En termes de fiscalité, les revenus issus du crowdfunding immobilier sont soumis au Prélèvement Forfaitaire Unique (PFU) de 30 % sur les intérêts perçus. Certaines situations peuvent toutefois permettre une fiscalité plus légère : par exemple, si la tranche marginale d’imposition ne dépasse pas 11 %, si l’investisseur cotise à un système de santé étranger ou si sa résidence fiscale est située hors de France. Dans ces cas, le traitement fiscal dépendra du pays de résidence et des conventions applicables.

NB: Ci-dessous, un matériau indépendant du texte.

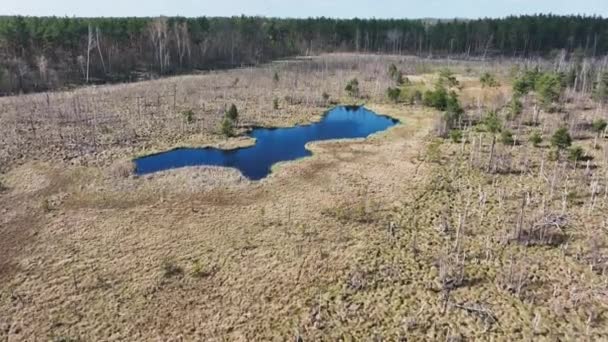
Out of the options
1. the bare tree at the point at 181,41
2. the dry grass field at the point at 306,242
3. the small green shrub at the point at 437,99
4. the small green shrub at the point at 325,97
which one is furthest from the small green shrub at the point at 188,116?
the bare tree at the point at 181,41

PEA-PME, durée d’investissement, revente et investisseurs étrangers
Il est possible d’investir via un PEA-PME sur certains projets obligataires proposés par Anaxago, ce qui permet d’intégrer ces placements dans le cadre fiscal spécifique de ce plan. Les projets en actions peuvent également être éligibles au PEA ou au PEA-PME, ce qui offre un complément d’outils pour optimiser la fiscalité globale des investissements.
La durée des projets immobiliers varie en général de 6 à 36 mois, avec une moyenne proche de 30 mois. Les opérations de prise de capital dans des sociétés innovantes s’étendent sur des horizons beaucoup plus longs, pouvant atteindre environ 6 ans. Il faut donc être prêt à immobiliser son capital pour une période qui peut être significative, surtout sur la partie private equity.
La revente des obligations ou des actions souscrites via Anaxago est très compliquée, car la plateforme ne propose pas de marché secondaire. Il faut considérer ces investissements comme non liquides et ne pas compter sur la possibilité de sortir avant la fin du projet. Concernant les investisseurs étrangers, la plupart des non-résidents et résidents fiscaux étrangers peuvent utiliser la plateforme, à l’exception probable des pays sous sanctions internationales.
Pour les non-résidents fiscaux, les intérêts versés sont payés bruts de prélèvements. Il revient alors à l’investisseur de déclarer ces revenus dans son pays de résidence. En cas de faillite d’Anaxago, les contrats restent conclus entre l’investisseur et la société émettrice (promoteur, start-up, etc.). La plateforme n’étant qu’un intermédiaire, les droits de l’investisseur subsistent, même si la gestion des projets en difficulté (retards, défauts) deviendrait plus complexe sans son concours.